- Second Battle of Alihuatá: Part of the Chaco War
| Date | 23 October–11 December 1933 |
| Location | Gran Chaco |
| Result | Paraguayan victory |

Belligerents
- Bolivia: Paraguay

Commanders and leaders
- Hans Kundt Carlos Banzer Enrique Peñaranda: José Félix Estigarribia Juan Bautista Ayala Rafael Franco

Strength
- 13,500 men: 27,000 men

Casualties and losses
- 5,000 casualties: 2,500 casualties

= Second Battle of Alihuatá =

The Second Battle of Alihuatá was an engagement between Bolivian and Paraguayan forces during the Chaco War, taking place between late October and early December 1933. In this battle, Paraguayan forces recaptured Fort Alihuatá, lost to Bolivia in the First Battle of Alihuatá, and encircled and captured some of its defenders.
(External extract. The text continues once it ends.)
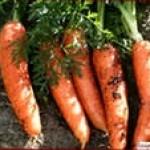 Как сажать весной морковку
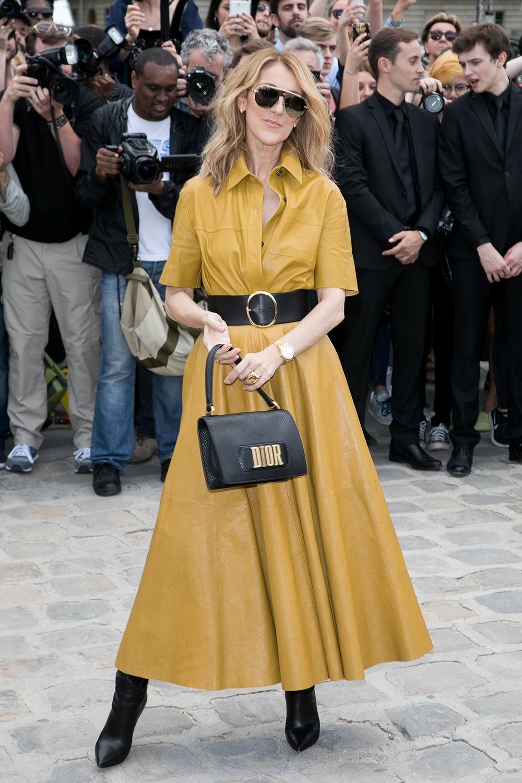 Celine-Dion-paris-dior-yellow-dress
It would be followed by the significant Paraguayan victory at Campo Vía, where some of the Bolivian troops defeated in Alihuatá were also encircled and destroyed.

==Background==
On October 3 1933, Paraguayan president Eusebio Ayala visited the Army's headquarters at Isla Po'í to grant overall field commander José Felix Estigarribia his promotion to brigadier general after the victory at Campo Grande, and they took this opportunity to discuss the strategy for the coming months. Estigarribia's intelligence asserted that Bolivian forces were drained and disorganized after their failed attacks at Nanawa and Gondra, and that their numerical and material superiority had waned over the past months. This would allow for them to pass onto the offensive, something Ayala agreed with.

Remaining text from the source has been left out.